Smaller budgets = larger fires?

An article on the Red, Green, and Blue website wonders if decreasing budgets for fire prevention and the land management agencies results in larger wildfires. Here is an excerpt:
Year after year, Bush has cut funding from the USFS, yet within this budget, more money is allocated for fire management and less for fire prevention. In February, 2008, Bush proposed decreasing fire preparedness monies by 11 percent. Although the budget calls for a $150 million increase for extinguishing blazes, prevention funding is slashed by $77 million, including a $13 million reduction in small fuels removal. Similar cuts were proposed in 2007. Casey Judd, business manager for the Federal Wildland Fire Service Association, a firefighter employee group explains, “The administration still has it backward.
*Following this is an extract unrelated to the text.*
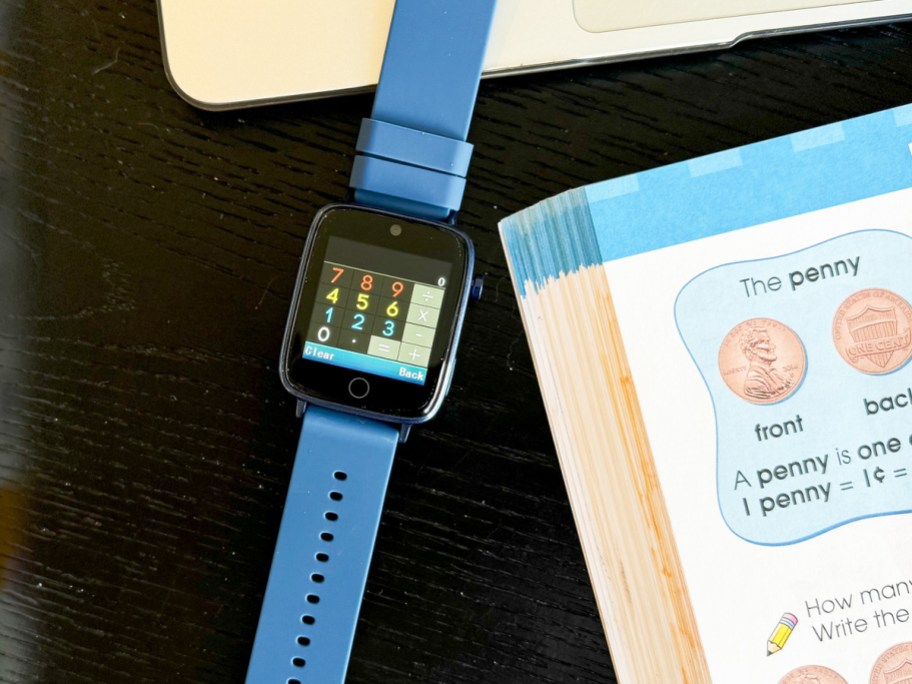 kids smartwatch displaying calculator next to math book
Preparedness should be the focus, not suppression.” Norm Dicks, D-Wash., adds, “Common sense would be that if you put more money into fuel reduction, it’s going to have an effect on having less severe fires.” The White House response was that money could be shifted between the agency’s firefighting and fire suppression accounts, as needed. This is exactly what concerns USFS employees with the current California wildfires.
The article has a quote from Al Gore:
Today, unprecedented fires are burning in California and elsewhere in the American west.

Higher temperatures lead to drier vegetation that makes kindling for mega-fires of the kind that have been raging in Canada, Greece, Russia, China, South America, Australia, and Africa. Scientists in the Department of Geophysics and Planetary Science at Tel Aviv University tell us that for every one degree increase in temperature, lightning strikes will go up another 10 percent. And it is lightning, after all, that is principally responsible for igniting the conflagration in California today.